# AgentQnA

Helm chart for deploying AgentQnA example. It demonstrates how agent works, using prepared data and questions. See [AgentQnA overview](https://github.com/opea-project/GenAIExamples/tree/main/AgentQnA#overview) for the details.

Using different datasets, models and questions may get different results.

Agent usually requires larger models to perform better, we used Llama-3.3-70B-Instruct for test, which requires 4x Gaudi devices for local deployment.

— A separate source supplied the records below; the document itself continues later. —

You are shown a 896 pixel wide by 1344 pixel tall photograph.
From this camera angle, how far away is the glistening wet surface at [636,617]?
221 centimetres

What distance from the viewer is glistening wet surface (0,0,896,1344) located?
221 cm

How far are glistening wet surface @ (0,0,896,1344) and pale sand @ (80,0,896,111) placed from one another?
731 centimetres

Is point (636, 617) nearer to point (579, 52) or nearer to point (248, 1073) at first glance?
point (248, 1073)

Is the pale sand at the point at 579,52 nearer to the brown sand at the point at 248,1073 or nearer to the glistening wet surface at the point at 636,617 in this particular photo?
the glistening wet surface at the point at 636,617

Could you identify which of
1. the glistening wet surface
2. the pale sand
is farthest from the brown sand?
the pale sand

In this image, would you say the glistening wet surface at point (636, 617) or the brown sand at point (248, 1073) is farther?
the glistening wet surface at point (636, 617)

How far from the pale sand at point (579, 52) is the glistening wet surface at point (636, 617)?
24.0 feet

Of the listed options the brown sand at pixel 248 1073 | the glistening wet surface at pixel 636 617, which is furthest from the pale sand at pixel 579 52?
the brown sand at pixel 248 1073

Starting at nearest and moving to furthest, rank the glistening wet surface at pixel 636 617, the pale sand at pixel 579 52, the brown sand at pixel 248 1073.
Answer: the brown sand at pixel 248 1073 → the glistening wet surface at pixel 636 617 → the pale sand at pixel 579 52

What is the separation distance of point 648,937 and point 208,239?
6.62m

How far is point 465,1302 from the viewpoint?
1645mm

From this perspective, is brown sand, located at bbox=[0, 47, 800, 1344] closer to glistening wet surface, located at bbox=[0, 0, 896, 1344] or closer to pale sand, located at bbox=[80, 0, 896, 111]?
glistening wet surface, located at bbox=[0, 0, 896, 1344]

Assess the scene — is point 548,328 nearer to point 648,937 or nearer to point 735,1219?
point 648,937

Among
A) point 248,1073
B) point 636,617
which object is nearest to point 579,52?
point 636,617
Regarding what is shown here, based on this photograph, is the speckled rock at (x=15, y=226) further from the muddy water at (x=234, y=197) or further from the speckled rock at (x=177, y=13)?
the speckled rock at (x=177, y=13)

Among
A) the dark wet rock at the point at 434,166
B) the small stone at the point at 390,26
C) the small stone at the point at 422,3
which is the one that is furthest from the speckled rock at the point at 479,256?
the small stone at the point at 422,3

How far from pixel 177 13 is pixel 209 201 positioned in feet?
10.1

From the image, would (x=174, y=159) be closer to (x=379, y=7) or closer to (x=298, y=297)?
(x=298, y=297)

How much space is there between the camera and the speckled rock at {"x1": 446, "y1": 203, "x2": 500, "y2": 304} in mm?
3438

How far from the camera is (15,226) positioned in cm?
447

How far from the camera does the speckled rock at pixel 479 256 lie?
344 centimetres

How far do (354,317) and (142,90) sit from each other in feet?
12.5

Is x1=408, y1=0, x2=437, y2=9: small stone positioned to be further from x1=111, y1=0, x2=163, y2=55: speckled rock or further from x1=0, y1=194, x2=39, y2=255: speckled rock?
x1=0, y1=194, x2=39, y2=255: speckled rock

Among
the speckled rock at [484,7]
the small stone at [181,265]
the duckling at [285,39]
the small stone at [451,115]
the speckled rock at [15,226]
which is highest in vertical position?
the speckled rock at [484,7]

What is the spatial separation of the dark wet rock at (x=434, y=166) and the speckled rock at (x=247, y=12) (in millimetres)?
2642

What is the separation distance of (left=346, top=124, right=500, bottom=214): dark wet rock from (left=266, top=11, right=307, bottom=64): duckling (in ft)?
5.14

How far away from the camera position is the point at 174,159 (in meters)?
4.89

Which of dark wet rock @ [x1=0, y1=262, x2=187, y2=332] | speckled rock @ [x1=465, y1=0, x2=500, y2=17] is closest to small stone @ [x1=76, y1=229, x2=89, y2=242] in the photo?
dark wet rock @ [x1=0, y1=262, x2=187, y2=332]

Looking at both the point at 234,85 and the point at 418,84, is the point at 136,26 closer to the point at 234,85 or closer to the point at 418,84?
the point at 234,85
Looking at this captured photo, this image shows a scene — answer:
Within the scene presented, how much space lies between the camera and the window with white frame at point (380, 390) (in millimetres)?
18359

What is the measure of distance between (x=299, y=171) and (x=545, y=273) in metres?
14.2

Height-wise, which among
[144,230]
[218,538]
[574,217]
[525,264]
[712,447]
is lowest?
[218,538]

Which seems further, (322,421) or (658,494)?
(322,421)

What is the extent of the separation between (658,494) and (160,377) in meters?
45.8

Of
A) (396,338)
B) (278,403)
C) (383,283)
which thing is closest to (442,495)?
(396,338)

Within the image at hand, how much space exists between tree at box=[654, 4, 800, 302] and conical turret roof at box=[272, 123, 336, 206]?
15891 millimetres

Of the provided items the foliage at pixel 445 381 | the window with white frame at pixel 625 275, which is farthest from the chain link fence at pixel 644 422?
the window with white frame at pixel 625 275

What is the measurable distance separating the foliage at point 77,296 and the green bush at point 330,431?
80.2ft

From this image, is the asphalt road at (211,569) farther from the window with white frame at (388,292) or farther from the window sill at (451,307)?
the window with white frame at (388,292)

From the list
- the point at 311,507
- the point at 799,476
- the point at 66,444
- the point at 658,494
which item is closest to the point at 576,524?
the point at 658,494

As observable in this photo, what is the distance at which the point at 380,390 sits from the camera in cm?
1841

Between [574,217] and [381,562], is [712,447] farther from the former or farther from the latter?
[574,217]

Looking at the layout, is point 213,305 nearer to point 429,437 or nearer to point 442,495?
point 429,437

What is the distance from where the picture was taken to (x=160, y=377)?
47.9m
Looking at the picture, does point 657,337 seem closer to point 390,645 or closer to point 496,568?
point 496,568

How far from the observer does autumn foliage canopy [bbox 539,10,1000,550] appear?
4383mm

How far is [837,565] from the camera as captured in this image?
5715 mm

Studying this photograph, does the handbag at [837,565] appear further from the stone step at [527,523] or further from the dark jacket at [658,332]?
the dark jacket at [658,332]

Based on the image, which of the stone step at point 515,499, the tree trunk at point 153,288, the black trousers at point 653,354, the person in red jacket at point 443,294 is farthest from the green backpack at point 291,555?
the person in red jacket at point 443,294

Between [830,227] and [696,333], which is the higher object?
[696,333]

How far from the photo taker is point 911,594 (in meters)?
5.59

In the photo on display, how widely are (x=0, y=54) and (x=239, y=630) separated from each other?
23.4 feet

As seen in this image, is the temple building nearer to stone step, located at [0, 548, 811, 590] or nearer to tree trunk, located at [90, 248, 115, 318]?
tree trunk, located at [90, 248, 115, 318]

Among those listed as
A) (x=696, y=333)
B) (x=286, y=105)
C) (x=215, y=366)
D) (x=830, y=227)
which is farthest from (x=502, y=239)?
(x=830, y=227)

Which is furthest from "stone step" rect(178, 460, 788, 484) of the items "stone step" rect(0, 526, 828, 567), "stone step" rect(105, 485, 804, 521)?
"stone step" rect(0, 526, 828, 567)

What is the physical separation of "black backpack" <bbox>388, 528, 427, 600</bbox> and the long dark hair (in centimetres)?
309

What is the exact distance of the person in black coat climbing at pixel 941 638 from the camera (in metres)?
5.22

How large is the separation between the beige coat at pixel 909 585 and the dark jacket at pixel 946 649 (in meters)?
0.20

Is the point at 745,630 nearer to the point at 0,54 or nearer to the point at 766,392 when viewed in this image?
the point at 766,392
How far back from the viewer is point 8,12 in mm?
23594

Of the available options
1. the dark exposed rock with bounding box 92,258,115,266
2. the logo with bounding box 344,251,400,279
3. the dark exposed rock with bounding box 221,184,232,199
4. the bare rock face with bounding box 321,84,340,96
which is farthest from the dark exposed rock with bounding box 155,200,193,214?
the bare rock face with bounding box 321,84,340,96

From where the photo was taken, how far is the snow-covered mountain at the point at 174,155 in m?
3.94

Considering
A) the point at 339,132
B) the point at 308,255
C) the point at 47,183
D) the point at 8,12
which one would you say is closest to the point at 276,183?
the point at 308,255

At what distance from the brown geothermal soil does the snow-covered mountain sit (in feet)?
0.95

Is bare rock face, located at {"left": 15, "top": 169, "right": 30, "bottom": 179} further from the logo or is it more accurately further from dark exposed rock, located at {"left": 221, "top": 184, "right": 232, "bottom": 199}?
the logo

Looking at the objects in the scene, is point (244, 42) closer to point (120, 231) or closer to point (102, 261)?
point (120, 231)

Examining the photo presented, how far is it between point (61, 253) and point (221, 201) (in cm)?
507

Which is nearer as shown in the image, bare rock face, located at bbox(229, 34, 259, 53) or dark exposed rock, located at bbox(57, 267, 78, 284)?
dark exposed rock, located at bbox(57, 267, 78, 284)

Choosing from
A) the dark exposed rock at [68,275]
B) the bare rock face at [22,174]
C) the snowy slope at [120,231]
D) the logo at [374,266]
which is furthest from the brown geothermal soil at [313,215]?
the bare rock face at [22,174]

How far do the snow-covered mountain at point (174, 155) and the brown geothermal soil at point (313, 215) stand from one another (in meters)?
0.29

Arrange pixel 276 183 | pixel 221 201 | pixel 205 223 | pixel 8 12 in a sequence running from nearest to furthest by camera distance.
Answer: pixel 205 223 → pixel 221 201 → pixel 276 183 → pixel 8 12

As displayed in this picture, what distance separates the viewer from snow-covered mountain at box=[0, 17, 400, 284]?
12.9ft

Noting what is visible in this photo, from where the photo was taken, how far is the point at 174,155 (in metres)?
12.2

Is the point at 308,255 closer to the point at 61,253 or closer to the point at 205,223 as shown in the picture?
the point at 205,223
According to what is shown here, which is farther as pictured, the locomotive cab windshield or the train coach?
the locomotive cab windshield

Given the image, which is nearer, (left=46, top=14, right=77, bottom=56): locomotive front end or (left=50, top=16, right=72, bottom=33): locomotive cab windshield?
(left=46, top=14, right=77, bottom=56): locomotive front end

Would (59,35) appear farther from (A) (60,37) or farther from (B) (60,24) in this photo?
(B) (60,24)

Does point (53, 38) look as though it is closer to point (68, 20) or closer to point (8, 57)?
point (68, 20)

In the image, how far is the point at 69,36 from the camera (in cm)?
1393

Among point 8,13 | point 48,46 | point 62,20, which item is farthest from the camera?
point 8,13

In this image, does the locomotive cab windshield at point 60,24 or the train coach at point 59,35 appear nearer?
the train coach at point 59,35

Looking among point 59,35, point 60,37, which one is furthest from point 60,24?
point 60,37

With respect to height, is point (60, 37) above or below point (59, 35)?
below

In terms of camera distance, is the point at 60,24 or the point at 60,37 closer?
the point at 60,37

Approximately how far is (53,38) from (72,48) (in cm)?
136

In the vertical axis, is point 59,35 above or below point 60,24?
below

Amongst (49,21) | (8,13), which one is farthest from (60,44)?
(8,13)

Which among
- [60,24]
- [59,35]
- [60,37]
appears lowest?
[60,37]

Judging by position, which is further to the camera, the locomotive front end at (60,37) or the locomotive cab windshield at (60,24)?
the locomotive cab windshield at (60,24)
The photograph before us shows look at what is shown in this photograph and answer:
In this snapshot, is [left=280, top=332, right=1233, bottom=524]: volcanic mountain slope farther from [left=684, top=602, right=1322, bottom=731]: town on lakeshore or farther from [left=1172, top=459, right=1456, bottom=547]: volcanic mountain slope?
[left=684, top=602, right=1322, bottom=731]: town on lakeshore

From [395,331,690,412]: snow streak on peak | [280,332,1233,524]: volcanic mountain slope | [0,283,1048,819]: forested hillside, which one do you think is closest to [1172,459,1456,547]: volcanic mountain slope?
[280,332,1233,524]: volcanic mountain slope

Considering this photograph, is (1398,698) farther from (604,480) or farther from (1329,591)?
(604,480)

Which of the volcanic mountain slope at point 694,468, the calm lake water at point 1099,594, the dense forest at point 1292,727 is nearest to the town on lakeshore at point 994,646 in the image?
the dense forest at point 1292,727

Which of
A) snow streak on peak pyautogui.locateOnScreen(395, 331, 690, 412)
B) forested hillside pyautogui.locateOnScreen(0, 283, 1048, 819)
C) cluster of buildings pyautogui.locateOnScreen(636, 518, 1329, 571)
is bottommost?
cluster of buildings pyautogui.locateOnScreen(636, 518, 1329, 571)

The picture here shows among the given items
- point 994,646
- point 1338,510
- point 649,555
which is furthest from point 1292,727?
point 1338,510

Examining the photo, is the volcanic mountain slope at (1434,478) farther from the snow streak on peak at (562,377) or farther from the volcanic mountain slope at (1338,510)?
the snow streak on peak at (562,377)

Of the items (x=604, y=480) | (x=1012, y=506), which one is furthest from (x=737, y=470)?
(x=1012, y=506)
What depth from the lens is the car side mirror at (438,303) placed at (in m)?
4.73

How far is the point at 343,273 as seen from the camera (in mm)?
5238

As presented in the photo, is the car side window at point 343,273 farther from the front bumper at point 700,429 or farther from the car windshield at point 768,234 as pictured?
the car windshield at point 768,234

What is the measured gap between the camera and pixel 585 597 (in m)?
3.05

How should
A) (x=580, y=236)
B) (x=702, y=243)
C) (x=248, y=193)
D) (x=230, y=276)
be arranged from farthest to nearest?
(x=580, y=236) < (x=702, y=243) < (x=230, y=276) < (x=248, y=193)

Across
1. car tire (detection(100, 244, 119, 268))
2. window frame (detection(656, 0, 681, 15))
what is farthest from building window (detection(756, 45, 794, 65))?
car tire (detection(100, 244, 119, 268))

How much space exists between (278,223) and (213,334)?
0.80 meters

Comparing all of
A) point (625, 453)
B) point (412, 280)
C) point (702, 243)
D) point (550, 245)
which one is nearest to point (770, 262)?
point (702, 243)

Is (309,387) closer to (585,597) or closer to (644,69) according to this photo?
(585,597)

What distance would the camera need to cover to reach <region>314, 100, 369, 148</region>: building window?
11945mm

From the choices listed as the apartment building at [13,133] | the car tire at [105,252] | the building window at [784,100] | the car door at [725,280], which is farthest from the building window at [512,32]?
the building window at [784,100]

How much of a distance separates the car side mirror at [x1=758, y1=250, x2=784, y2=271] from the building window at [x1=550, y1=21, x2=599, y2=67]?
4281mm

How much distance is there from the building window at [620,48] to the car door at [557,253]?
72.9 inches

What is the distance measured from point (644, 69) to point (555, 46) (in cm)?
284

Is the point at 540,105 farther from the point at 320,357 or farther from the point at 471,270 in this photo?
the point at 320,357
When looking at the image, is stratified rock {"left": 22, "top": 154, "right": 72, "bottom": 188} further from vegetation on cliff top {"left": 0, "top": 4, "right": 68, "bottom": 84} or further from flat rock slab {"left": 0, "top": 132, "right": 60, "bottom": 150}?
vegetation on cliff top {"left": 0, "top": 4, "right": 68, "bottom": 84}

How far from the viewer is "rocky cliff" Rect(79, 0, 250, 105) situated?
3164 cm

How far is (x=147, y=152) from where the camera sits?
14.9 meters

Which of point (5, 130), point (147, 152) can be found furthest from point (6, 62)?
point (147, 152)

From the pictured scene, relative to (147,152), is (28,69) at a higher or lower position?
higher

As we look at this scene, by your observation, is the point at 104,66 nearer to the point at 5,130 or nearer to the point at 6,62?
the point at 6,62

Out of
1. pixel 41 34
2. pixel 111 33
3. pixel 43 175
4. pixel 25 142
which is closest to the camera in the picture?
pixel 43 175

With helm chart, we also provided option with smaller model (Meta-Llama-3-8B-Instruct) with compromised performance on Xeon CPU only environment for you to try.

## Deploy

The Deployment includes preparing tools and SQL data.

### Prerequisites

A volume is required to put tools configuration used by agent, and the database data used by sqlagent.

We'll use hostPath in this readme, which is convenient for single worker node deployment. PVC is recommended in a bigger cluster. If you want to use a PVC, comment out the `toolHostPath` and replace with `toolPVC` in the `values.yaml`.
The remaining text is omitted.